Il Nobel a Bob Dylan, è anche il trionfo di quella generazione che voleva cambiare il mondo
Robert Zinnerman, alias Bob Dylan, l’autore della colonna sonora di tutta la nostra generazione, l’autore che con i suoi testi e la sua musica, ha vinto il Nobel 2016 per la Letteratura con questa motivazione: “Ha creato una nuova poetica espressiva all’interno della grande tradizione canora americana”. Dunque poesia, letteratura.

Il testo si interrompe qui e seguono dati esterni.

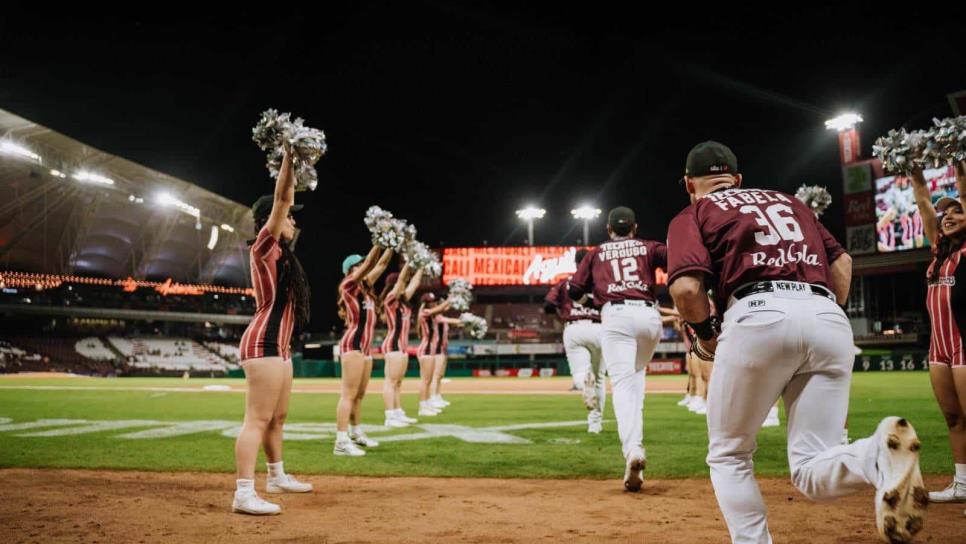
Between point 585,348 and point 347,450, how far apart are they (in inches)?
142

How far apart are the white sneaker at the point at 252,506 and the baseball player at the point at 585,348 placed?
16.6 feet

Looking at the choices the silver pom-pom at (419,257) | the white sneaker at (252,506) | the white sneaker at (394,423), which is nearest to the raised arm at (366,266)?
the silver pom-pom at (419,257)

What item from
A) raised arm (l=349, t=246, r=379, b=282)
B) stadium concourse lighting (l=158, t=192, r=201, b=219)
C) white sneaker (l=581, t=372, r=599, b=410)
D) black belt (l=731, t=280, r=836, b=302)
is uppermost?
stadium concourse lighting (l=158, t=192, r=201, b=219)

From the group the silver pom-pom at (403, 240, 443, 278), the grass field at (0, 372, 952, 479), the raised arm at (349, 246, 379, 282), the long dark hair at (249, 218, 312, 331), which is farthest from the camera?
the silver pom-pom at (403, 240, 443, 278)

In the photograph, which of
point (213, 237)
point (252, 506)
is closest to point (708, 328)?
point (252, 506)

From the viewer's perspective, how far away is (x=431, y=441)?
10164 mm

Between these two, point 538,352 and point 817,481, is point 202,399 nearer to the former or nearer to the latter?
point 817,481

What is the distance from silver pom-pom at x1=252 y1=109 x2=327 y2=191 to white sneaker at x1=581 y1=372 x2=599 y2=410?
214 inches

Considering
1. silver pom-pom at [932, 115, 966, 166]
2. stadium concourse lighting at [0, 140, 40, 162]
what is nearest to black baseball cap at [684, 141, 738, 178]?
silver pom-pom at [932, 115, 966, 166]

Dylan è sempre Dylan: è il bisogno del mito, un mito sempre da costruire e poi da abbattere a tutti i costi.
A dispetto dei detrattori e dei nuovi critici impietosi, Dylan crea musica e storia e, persino inimmaginabile in questa epoca di vuoti a perdere, svetta nelle classifiche mondiali sempre romanticamente, nell’ambito di quel viaggio infinito dei 2000 concerti, quel “Never Ending Tour” partito nel 1988 da Concord, California.
A quei tempi Dylan aveva concluso il suo decennio mistico e dopo gli “Human Be In”, le marce pacifiste, la protesta contro la contaminazione nucleare, il suo disimpegno dalla politica – denunciato con enfasi da Joan Baez – arrivava alla svolta mistica, ritmata da “Slow Train Coming”, il lento treno che, introdotto dalle chitarre dei fratelli Knopfler (Dire Straits), parlava dell’Angelo, del segnale della riconversione, del suo ritorno a Dio.

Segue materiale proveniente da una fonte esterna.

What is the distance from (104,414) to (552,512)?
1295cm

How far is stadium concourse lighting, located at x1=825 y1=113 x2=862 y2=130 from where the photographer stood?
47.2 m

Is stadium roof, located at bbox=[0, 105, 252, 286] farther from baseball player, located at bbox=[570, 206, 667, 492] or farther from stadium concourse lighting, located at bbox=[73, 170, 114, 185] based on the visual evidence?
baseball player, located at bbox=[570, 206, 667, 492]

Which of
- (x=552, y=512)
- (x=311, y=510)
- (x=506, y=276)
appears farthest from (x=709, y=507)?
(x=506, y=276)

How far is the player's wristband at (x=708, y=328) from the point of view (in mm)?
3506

Anche per questo, Papa Giovanni Paolo II, lo volle a Bologna in occasione del XXIII° Congresso Eucaristico Nazionale del settembre 2007. Una serata straordinaria, che finalmente dava un punto di riferimento a quella parte del mondo giovanile, certamente molto numerosa, ma troppo spesso lasciata sola e indifesa di fronte alla massa sballottata dai riti del consumismo fine a se stesso, con squallidi tentativi di manipolazione politica.
La presenza in Vaticano di Dylan, il profeta di tutta una generazione, era stato elemento di novità e di provocazione, forse, come oggi potrebbe sembrare l’attribuzione del Nobel per la Letteratura a Stoccolma.
E Dylan, come il figlio dagli occhi azzurri che era stato fuori casa per tanto tempo, aveva salutato il Papa, dopo la pioggia acida, bussando letteralmente alle porte del Paradiso con il suo “Knockin’ on Haeven’s Door”: “Tieni questa stella mamma, fammi luce perché sento arrivare il buio mentre sto bussando alle porte del paradiso”, con queste parole il suo commosso saluto al grande Papa.
Il Nobel di questi giorni, risolleva forse Bob Dylan, dalla decadenza di un mito che egli stesso sembra aver voluto favorire, rifiutando ormai da tempo, di celebrare dal vivo il suo passato, stravolgendo il suo presente, e sconvolgendo le sue canzoni più famose nella scaletta da eseguire in concerto, rendendole quasi irriconoscibili, cercando di reinventare non solo nuovi arrangiamenti, ma addirittura cambiando le parole dei testi.
E’ proprio questo il fascino e il mistero di Dylan: il tentativo di stravolgere il proprio passato e di riproporsi al presente in maniera differente, nel comporre e creare musiche e testi che diventano racconti, romanzi, pagine di storia.
Ed il popolo di Stoccolma ne ha avuto conferma al momento della proclamazione, quando al nome di Bob Dylan è stato un forte boato di approvazione.
E così, il Nobel al genio del menestrello d’America, ci sembra più che meritato. Con lui è salita agli onori anche la nostra gioventù, con tutto il suo carico di rivolte, amori, errori, cose giuste e cose fatte.
Bob Dylan è quello in cui abbiamo creduto, che ci aveva forse illuso e che oggi si ripropone nella catarsi del boato di una sala affollata da seri signori finalmente in delirio, emancipando, ridimensionando, assolvendo i presunti errori della nostra gioventù.
Un Nobel serioso in una serata che è diventata già magica per tanta gente “dylaniata” come noi, piegata ormai dal peso del tempo e della memoria. La soddisfazione per il premio è grande, la gioia immensa, mentre ritornano alla mente gli ultimi versi di Dylan in “Forever Young”: “Che tu possa avere solide radici quando il vento cambierà direzione e che tu possa costruire una scala per le stelle, e che tu possa poi salirne ogni gradino per crescere, essere giusto, essere vero”.